I managed to reduce a PostgreSQL view’s query time by more than 80% with just the two keywords
NOT MATERIALIZED and by reading the actual database manual when GPT-4 gave up.
Below, I will explain the context of the speedup.
I recently moved a little bit of business logic from an API endpoint and into a PostgreSQL view, because it made some things a bit easier to manage. The view uses common table expression (CTE), and one of them looks something like this (not the actual code, but very similar):
WITH first_and_last_score AS ( SELECT DISTINCT ON (company_id, user_id) company_id, user_id, LAST_VALUE(score) OVER (PARTITION BY company_id ORDER BY created_at) AS last_company_score, LAST_VALUE(score) OVER (PARTITION BY company_id, user_id ORDER BY created_at) AS last_user_score FROM scores ) -- ... -- more CTEs and queries -- ...

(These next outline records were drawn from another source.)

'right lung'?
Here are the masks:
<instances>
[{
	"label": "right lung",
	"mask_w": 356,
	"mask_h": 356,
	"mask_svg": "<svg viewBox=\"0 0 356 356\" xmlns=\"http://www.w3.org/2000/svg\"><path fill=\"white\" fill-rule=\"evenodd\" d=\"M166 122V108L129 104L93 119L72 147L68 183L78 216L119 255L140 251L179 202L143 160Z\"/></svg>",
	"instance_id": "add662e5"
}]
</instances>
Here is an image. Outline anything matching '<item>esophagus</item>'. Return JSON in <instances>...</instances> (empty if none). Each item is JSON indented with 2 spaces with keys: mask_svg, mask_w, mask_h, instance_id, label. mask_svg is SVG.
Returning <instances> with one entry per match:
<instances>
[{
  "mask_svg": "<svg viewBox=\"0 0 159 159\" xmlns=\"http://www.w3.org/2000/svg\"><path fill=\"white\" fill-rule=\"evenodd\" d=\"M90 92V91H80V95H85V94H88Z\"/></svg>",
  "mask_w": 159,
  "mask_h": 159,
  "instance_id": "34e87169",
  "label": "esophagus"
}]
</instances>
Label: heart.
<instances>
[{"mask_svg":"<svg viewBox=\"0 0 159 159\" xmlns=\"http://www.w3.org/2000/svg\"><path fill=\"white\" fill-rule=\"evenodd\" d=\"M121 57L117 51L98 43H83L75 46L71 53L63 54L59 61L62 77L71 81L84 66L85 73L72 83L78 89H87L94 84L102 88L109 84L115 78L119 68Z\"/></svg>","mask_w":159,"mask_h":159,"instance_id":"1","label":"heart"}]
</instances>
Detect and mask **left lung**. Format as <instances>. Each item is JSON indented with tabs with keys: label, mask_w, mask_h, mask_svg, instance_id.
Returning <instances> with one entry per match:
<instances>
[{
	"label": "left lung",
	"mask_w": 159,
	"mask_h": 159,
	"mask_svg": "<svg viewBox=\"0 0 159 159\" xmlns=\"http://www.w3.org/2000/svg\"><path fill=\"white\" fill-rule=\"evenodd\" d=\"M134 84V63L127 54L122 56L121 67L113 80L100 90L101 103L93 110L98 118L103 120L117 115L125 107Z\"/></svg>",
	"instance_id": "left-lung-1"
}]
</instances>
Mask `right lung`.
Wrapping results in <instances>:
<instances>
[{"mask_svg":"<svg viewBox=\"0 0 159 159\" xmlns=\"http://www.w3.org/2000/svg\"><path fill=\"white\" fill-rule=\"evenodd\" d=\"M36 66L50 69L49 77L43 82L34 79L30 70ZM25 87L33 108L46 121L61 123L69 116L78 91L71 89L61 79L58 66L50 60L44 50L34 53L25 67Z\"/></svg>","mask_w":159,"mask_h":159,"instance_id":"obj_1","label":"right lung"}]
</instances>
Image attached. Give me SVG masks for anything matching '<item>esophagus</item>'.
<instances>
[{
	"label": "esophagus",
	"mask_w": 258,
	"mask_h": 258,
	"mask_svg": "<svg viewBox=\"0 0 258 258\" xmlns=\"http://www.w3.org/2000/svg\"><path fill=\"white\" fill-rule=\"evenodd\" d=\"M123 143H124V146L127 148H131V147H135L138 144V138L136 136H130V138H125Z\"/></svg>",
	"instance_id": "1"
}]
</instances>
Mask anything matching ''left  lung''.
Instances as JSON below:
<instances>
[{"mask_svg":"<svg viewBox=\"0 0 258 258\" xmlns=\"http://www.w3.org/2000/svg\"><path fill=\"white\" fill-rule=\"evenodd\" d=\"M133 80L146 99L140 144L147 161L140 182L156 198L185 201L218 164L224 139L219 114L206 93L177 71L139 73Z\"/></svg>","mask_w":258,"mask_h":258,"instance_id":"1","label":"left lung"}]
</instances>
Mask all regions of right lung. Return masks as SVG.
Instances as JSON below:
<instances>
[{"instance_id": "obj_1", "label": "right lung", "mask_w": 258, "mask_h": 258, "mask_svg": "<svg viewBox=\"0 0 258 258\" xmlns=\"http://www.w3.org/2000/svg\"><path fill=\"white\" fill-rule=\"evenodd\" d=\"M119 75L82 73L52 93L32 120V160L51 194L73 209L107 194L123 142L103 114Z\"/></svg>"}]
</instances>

The query finds the last score for each company and the last score for each user in that company using the
LAST_VALUE window function.
I was not particularly nervous using the above code for live data, because I knew that the view would always be used with a filter on company_id, and the CTE would thus not to a full table scan of the
scores table because the query optimizer would be smart enough to filter the score table first.
Alas, when profiling the view, it was indeed making a table scan on the
scores table in my view, and it was a major bottle-neck for performance.
It took several hours with trial and error to figure out what was going on, until I finally decided to actually read the Postgresql manual on CTEs, specifically how CTEs are automatically folded into the parent query:
“… it can be folded into the parent query, allowing joint optimization of the two query levels. By default, this happens if the parent query references the
WITH query just once, but not if it references the
WITH query more than once“
The problem was that I referenced the
scores CTE twice and thus it was materialized and did not take advantage of the filter on company ID, I was using on the view.
In the end, adding
NOT MATERIALIZED to the CTE was the fix:
WITH first_and_last_score AS NOT MATERIALIZED ( ... )
Just this change made reduced query time by roughly 80% for most queries to the view, and since the view was ultimately being served to a front-end, it was the different between “this feels a bit slow” to “this feels instant”.